BEGIN Input
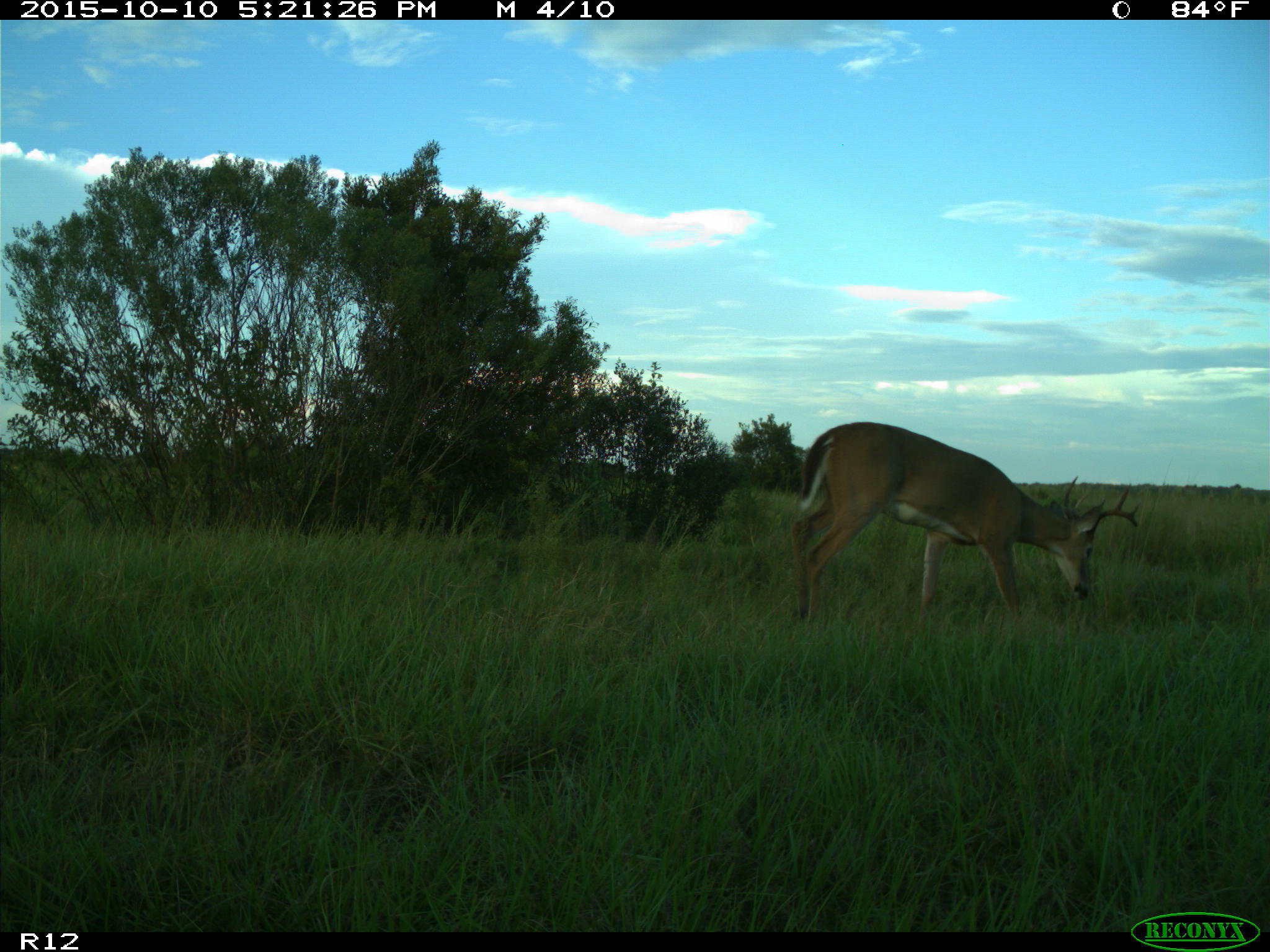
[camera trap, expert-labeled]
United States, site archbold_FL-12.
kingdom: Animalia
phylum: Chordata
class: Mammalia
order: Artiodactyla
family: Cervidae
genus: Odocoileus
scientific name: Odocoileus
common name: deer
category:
END Input
[About this task]:
Word for word, copy all the entries above, but with no pictures.

[Expected answer]:
[camera trap, expert-labeled]
United States, site archbold_FL-12.
kingdom: Animalia
phylum: Chordata
class: Mammalia
order: Artiodactyla
family: Cervidae
genus: Odocoileus
scientific name: Odocoileus
common name: deer
category:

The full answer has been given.